Mulholland Drive : Civ. 1ère 28 février 2006
Depuis l’apparition du numérique, l’exception de copie privée est malmenée. Son avenir demeure incertain, comme l’illustre l’arrêt de la Cour de cassation du 28 février 2006. Dans cette affaire, l’acquéreur d’un DVD du film
Mulholland Drive souhaitait en réaliser une copie sur une cassette vidéo. Mais le dispositif technique de protection, intégré dans le support, l’empêchait de réaliser une quelconque copie. Estimant qu’il était porté atteinte à son « droit de copie privée », il saisit le Tribunal de Grande Instance de Paris afin qu’interdiction
soit faite aux producteurs et distributeurs du DVD d’utiliser une mesure de protection technique,
incompatible avec le droit de copie privée.
Le Tribunal de Grande Instance de Paris, dans son jugement du 30 avril 2004, a estimé que la copie privée d’une œuvre cinématographique portait atteinte à l’exploitation normale de l’œuvre et qu’en conséquence le dispositif de protection, dont était doté le DVD, ne violait pas les articles L. 122-5 et L. 211-3 du Code de la propriété intellectuelle, relatifs à l’exception de copie privée. L’acquéreur déçu a interjeté appel.

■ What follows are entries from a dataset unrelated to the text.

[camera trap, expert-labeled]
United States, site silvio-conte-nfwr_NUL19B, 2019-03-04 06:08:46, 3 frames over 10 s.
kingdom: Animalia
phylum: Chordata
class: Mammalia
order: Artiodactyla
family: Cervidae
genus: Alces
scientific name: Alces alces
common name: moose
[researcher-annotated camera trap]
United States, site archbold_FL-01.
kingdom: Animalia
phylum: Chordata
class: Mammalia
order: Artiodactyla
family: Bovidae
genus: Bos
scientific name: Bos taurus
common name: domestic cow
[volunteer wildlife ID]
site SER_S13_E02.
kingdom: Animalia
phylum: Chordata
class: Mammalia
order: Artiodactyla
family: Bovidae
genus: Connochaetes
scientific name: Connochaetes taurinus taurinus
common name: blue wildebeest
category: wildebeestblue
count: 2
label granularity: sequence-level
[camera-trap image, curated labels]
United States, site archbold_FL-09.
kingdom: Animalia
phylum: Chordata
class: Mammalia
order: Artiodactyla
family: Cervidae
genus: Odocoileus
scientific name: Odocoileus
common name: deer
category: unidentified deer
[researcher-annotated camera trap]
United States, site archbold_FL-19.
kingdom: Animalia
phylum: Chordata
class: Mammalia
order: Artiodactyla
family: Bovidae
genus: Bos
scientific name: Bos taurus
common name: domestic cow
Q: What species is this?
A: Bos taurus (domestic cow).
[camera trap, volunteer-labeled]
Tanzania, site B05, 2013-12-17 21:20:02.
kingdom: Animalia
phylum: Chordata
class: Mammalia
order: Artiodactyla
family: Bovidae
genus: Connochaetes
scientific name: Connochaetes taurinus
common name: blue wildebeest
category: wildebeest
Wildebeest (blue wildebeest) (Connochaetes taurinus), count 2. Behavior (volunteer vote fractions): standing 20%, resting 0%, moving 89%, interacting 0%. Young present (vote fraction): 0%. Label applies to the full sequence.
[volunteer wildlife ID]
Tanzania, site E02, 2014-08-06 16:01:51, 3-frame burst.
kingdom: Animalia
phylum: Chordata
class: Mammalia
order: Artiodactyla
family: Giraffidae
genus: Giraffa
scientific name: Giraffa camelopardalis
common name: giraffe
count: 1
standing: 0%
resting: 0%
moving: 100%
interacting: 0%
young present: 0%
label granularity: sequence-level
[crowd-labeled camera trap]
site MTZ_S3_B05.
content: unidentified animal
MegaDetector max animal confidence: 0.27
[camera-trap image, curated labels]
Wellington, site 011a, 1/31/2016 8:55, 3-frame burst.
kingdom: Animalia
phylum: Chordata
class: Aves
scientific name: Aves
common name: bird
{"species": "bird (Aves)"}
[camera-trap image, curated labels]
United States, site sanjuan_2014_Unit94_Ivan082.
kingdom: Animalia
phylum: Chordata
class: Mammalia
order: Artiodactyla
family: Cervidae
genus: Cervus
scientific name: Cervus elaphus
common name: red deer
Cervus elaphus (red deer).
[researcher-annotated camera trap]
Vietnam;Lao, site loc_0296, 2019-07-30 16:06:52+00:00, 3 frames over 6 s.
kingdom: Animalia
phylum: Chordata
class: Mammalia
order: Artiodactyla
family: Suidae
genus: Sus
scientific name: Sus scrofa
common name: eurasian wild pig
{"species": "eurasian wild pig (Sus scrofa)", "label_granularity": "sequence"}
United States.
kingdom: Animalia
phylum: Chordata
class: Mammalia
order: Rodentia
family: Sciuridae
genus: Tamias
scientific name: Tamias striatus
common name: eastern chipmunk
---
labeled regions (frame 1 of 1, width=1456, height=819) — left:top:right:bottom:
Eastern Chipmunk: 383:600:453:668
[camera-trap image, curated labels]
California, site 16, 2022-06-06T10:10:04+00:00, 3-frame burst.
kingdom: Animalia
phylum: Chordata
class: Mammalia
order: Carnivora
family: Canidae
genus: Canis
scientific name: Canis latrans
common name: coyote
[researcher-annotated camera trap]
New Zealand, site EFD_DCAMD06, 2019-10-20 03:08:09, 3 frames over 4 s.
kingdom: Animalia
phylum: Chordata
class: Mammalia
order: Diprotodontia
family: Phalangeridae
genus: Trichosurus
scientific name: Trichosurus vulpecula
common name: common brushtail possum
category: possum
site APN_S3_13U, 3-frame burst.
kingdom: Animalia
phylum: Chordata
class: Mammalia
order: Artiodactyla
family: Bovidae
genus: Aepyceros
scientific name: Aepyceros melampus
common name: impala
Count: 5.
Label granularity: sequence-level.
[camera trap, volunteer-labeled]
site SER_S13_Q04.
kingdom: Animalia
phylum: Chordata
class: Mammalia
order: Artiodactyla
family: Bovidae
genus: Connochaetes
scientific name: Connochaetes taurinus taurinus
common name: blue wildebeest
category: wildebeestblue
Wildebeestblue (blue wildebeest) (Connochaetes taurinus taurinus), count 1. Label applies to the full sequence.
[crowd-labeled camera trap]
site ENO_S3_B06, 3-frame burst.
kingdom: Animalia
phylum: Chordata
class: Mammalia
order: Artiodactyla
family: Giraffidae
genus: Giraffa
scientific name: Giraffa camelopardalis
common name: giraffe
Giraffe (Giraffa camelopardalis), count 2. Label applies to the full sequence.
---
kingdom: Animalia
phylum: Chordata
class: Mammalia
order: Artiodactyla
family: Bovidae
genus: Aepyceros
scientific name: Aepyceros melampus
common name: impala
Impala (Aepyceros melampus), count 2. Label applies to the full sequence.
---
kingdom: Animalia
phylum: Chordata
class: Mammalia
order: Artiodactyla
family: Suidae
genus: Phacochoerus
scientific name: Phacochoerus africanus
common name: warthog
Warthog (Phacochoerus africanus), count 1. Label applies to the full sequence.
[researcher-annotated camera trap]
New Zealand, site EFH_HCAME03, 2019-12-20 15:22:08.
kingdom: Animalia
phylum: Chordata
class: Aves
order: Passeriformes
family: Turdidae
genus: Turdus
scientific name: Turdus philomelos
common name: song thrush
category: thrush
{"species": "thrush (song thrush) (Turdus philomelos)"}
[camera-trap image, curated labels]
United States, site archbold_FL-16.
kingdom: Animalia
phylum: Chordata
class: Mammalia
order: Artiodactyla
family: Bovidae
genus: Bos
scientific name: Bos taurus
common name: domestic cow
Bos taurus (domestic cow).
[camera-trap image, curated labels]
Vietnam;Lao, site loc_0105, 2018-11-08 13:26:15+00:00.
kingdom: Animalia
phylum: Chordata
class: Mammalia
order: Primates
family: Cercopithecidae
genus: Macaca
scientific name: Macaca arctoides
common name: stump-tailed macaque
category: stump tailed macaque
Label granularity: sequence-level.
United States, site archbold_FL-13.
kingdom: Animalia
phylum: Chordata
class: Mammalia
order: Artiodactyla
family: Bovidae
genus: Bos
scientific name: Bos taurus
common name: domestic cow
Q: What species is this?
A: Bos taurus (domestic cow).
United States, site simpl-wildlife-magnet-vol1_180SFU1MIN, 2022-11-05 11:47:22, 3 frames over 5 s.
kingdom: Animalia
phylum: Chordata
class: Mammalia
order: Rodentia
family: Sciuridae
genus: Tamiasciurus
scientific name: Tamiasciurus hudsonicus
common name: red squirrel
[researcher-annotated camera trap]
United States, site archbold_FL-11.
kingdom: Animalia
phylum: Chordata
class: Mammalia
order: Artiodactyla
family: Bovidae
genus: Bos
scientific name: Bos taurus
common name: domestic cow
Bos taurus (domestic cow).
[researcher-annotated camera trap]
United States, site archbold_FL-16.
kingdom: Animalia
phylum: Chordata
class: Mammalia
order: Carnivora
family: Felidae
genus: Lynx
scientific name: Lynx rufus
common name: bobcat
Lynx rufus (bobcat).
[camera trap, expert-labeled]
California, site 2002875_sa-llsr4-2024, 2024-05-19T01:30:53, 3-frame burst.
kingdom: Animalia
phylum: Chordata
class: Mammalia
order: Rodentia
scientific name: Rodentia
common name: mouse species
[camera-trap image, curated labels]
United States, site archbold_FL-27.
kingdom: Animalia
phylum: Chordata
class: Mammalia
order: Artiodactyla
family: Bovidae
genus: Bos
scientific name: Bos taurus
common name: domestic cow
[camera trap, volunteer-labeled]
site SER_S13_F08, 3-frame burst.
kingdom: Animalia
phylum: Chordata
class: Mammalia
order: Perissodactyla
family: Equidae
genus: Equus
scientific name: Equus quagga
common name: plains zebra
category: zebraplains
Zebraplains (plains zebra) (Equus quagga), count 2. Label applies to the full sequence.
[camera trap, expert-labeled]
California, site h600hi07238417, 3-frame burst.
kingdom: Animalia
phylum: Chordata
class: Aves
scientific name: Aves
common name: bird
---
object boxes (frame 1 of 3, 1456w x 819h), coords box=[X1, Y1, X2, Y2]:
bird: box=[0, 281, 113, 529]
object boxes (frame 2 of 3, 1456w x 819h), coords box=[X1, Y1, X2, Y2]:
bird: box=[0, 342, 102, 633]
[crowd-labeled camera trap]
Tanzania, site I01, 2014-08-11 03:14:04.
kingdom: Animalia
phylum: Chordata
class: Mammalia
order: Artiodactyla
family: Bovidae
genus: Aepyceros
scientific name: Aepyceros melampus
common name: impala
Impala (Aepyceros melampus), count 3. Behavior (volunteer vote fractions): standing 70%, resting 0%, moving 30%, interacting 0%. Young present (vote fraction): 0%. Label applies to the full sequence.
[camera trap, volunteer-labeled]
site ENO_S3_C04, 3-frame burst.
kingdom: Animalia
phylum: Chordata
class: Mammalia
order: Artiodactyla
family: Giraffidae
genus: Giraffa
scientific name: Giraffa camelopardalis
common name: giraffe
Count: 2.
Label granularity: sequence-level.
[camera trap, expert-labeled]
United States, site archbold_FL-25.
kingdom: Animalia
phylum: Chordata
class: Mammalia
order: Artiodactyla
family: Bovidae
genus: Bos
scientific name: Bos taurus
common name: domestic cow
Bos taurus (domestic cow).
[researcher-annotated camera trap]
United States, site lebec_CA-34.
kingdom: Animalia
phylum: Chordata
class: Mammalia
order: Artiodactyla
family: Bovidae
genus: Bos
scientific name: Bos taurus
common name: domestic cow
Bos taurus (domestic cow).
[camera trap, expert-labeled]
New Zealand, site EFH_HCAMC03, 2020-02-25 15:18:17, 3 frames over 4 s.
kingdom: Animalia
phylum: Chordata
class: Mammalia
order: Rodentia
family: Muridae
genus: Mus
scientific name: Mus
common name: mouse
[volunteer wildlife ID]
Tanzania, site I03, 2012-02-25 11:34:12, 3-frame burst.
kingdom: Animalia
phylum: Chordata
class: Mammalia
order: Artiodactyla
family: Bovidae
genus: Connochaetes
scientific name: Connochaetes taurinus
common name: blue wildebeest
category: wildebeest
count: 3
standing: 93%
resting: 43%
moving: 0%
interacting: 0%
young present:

La Cour d’appel de Paris, dans un arrêt du 22 avril 2005, a infirmé ce jugement, et fait droit à la demande d’interdiction du consommateur. Après avoir relevé que la copie privée ne constituait qu’une exception légale aux droits d’auteur et non un droit reconnu de manière absolue à l’usager, elle a retenu que cette exception ne saurait être limitée, alors que la législation française ne comporte aucune disposition en ce sens. Elle a estimé qu’en l’absence de dévoiement répréhensible, dont la preuve n’était pas en l’espèce rapportée, une copie à usage privé n’était pas de nature à porter atteinte à l’exploitation normale de l’oeuvre sous forme de DVD, laquelle génère des revenus nécessaires à l’amortissement des coûts de production.
Saisi du litige, la première chambre civile de la Cour de cassation, a censuré l’arrêt de la Cour d’appel au visa des articles L. 122-5 et L. 211-3 du Code de la propriété intellectuelle, interprétés à la lumière des dispositions de la directive n° 2001/29/CE du 22 mai 2001 sur l’harmonisation de certains aspects du droit d’auteur et des droits voisins dans la société de l’information, et de l’article 9.2 de la Convention de Berne. Elle a jugé qu’en interdisant le dispositif technique de protection, la Cour d’appel avait méconnu ces textes internes, communautaires et internationaux.
La haute cour a tout d’abord rappelé que la copie privée est une exception, devant céder en cas d’atteinte portée à l’exploitation normale de l’oeuvre. Il n’y a donc pas de droit à la copie privée, susceptible de faire obstacle à l’insertion, dans les supports sur lesquels est reproduite une oeuvre protégée, d’un dispositif de protection qui en interdirait la réalisation.
Elle a ensuite défini la méthode d’appréciation de l’atteinte à l’exploitation normale d’une oeuvre, de nature à exclure une telle copie. Selon cette haute instance, l’atteinte, propre à faire écarter l’exception de copie, s’apprécie au regard des risques inhérents au nouvel environnement numérique quant à la sauvegarde des droits d’auteur et de l’importance économique que l’exploitation de l’oeuvre, sous forme de DVD, représente pour l’amortissement des coûts de production cinématographique. Ce sont donc les risques inhérents au nouvel environnement numérique, et non la simple utilisation de la copie qui en est faite, qui doivent désormais être pris en compte par les magistrats.